Professores e grupos socais lutam contra o autoritarismo de Perillo. |
No
norte do Estado tenho conhecimento da primeira OS formada, especialmente para
firmar contrato com o Estado. Na presidência está uma figura execrável que,
depois de ter sido considerado o reizinho da ueg, foi expulso após uma ocupação
do prédio da reitoria.
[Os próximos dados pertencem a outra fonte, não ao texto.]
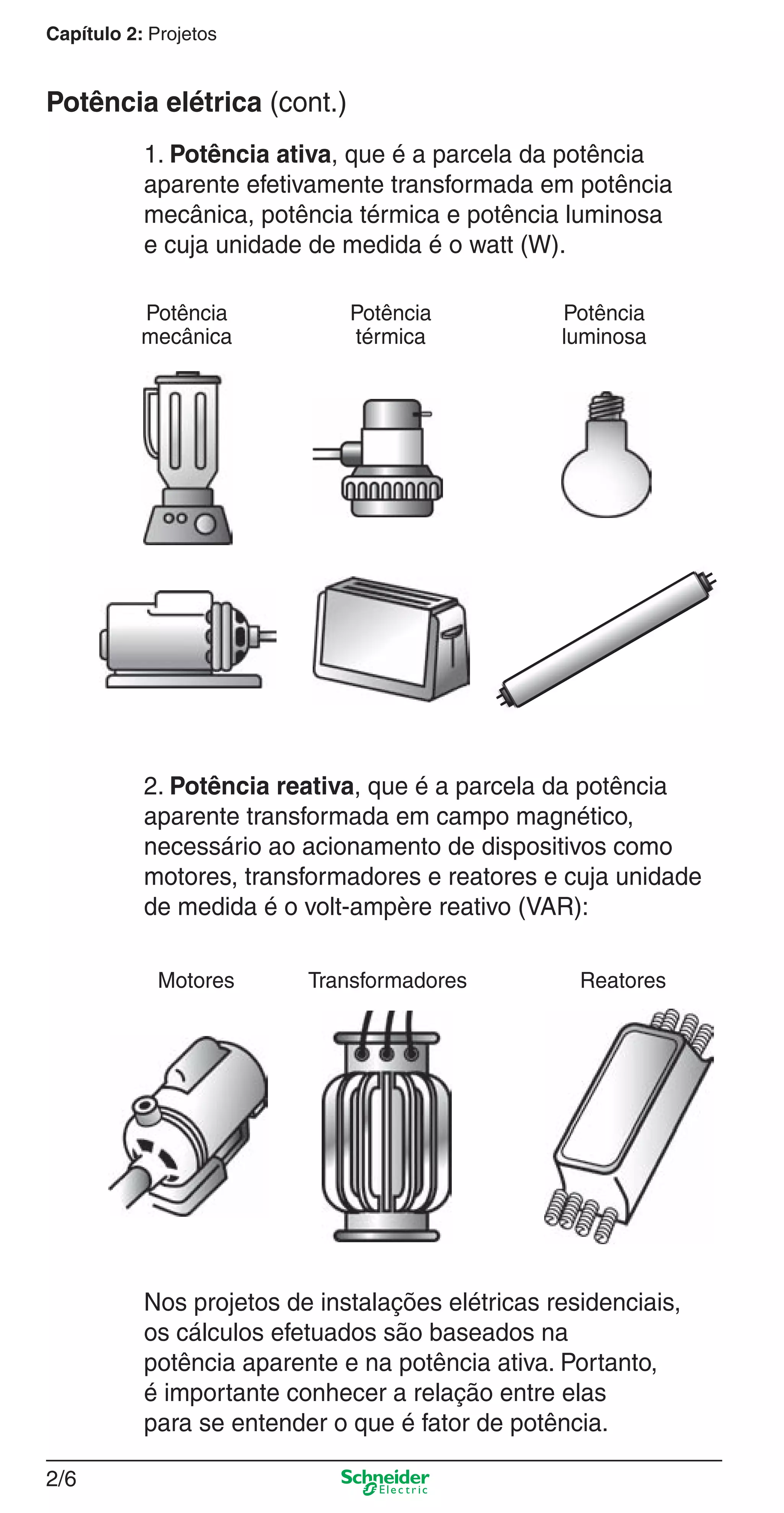 Capítulo 2: Projetos

Potência elétrica (cont.)

1. Potência ativa, que é a parcela da potência aparente efetivamente transformada em potência mecânica, potência térmica e potência luminosa e cuja unidade de medida é o watt (W).

Potência mecânica

Potência térmica

Potência luminosa

2. Potência reativa, que é a parcela da potência aparente transformada em campo magnético, necessário ao acionamento de dispositivos como motores, transformadores e reatores e cuja unidade de medida é o volt-ampère reativo (VAR):

Motores

Transformadores

Reatores

Nos projetos de instalações elétricas residenciais, os cálculos efetuados são baseados na potência aparente e na potência ativa. Portanto, é importante conhecer a relação entre elas para se entender o que é fator de potência.

2/6

Schneider Electric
Era o reitor de botas, sujeito que comandou a UEG, a
serviço do Marconi Perillo num dos tempos mais inglórios da instituição. Agora
vai ficar com a fatia do norte, na divisão do queijo entre os ratos, que não
são poucos.
Foi
contra isso que Saddi indignou-se.
Sartre,
num belo texto em resposta às críticas marxistas que sofria, disse que os
homens são determinados pelas escolhas que fazem e as escolhas são feitas em
face das circunstâncias. O engajamento intelectual, nesse sentido, resultaria
da determinação em comprometer-se com a transformação do mundo ou, nesse caso,
simplesmente não resignar-se ao silêncio frente ao arbítrio que se instalou em
Goiás.
Saddi
poderia, como um marxista, discursar sobre as mazelas do capital enquanto
degusta uma Bohemia ou antártica original. Mas preferiu ajudar divulgar
informações sobre as OSs e acompanhar, e criticar, a violência policial contra
os alunos que resolveram ocupar as escolas em que estudavam como forma de dizer
não às OSs. Poderia, nada fazendo, guardar toda energia para um discurso
didático teorizando a realidade sobre a qual não atuou. Mas preferiu teorizar
intervindo no mundo. A você Rafael, todo o meu respeito.